== Problem to solve ==
Add 137 to each distance in the answers and write out again every line from the start of the records through the line containing "3229 millimetres". Leave the pictures out.

== Record excerpts ==
§

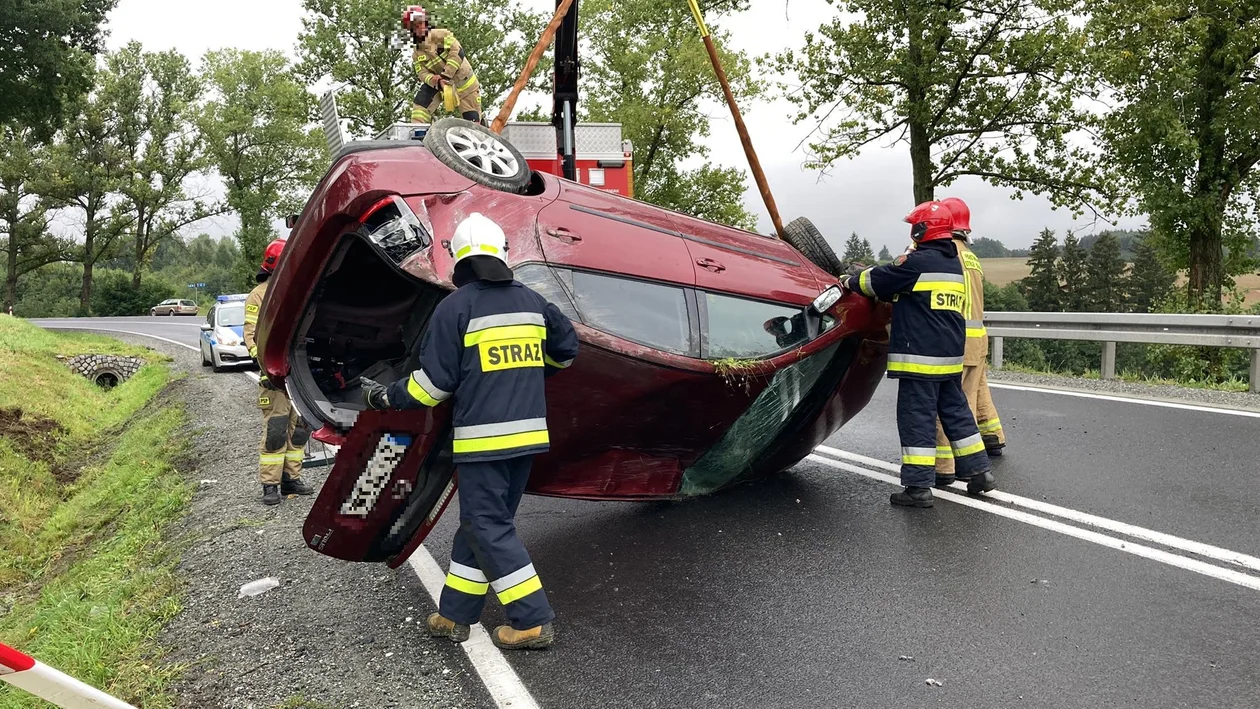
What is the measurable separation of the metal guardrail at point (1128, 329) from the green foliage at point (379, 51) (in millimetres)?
23459

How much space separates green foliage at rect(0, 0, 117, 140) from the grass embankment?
5.18 metres

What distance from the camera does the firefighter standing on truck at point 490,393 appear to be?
3229 millimetres

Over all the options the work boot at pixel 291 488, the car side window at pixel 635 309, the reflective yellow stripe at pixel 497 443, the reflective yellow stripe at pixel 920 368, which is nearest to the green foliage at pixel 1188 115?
the reflective yellow stripe at pixel 920 368

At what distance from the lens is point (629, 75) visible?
26.8m

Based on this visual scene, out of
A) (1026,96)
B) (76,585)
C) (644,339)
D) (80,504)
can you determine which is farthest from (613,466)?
(1026,96)

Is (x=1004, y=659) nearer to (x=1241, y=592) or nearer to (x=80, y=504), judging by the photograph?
(x=1241, y=592)

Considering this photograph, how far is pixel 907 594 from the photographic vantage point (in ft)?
11.5

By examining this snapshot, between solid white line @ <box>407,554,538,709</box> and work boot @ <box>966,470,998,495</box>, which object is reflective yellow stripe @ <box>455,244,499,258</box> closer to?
solid white line @ <box>407,554,538,709</box>

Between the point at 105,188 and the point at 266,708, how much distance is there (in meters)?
53.8

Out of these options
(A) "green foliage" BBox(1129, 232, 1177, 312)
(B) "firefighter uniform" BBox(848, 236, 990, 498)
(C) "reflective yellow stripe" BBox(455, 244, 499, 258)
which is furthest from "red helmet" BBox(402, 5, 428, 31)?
(A) "green foliage" BBox(1129, 232, 1177, 312)

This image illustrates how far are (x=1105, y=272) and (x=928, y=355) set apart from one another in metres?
55.9

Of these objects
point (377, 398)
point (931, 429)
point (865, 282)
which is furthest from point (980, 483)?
point (377, 398)

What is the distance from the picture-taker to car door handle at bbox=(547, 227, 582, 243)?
370cm

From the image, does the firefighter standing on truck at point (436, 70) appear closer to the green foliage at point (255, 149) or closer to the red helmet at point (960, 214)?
the red helmet at point (960, 214)
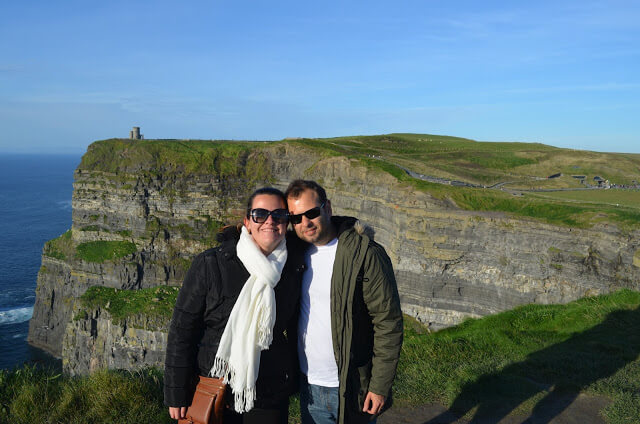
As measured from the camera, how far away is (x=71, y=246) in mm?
51281

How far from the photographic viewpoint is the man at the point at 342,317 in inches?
166

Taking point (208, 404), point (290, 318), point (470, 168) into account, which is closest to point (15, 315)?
point (470, 168)

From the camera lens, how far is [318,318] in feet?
14.3

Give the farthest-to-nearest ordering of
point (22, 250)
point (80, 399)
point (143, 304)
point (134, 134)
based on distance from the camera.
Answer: point (22, 250), point (134, 134), point (143, 304), point (80, 399)

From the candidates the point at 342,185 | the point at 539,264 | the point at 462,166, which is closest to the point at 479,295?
the point at 539,264

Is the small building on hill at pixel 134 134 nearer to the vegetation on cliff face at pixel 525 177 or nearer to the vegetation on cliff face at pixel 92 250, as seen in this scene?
the vegetation on cliff face at pixel 92 250

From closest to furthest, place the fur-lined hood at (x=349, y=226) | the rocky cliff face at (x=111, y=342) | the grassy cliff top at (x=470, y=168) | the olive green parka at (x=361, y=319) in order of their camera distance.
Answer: the olive green parka at (x=361, y=319), the fur-lined hood at (x=349, y=226), the grassy cliff top at (x=470, y=168), the rocky cliff face at (x=111, y=342)

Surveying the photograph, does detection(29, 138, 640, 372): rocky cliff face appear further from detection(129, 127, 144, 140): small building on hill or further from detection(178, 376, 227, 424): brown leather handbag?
detection(129, 127, 144, 140): small building on hill

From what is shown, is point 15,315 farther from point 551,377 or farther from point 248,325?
point 248,325

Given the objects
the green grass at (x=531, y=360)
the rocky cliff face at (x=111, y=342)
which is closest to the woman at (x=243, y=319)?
the green grass at (x=531, y=360)

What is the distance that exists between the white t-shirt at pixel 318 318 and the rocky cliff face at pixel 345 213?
1.02 m

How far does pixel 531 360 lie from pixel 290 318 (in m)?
6.95

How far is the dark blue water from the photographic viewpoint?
49000mm

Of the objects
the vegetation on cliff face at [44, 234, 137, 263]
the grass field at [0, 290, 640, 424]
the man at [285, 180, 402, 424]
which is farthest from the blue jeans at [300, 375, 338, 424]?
the vegetation on cliff face at [44, 234, 137, 263]
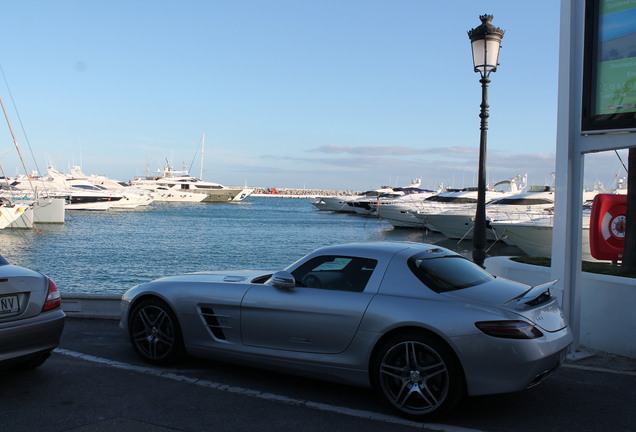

§

== Task response ==
What is the measurable separation of the metal guardrail at point (1128, 329) from the green foliage at point (379, 51) (in millimetres)?
23596

How much space separates green foliage at rect(0, 0, 117, 140) from the grass embankment?
142.18 metres

What distance from the camera does the firefighter standing on truck at point 490,393 appear to be?
3366 millimetres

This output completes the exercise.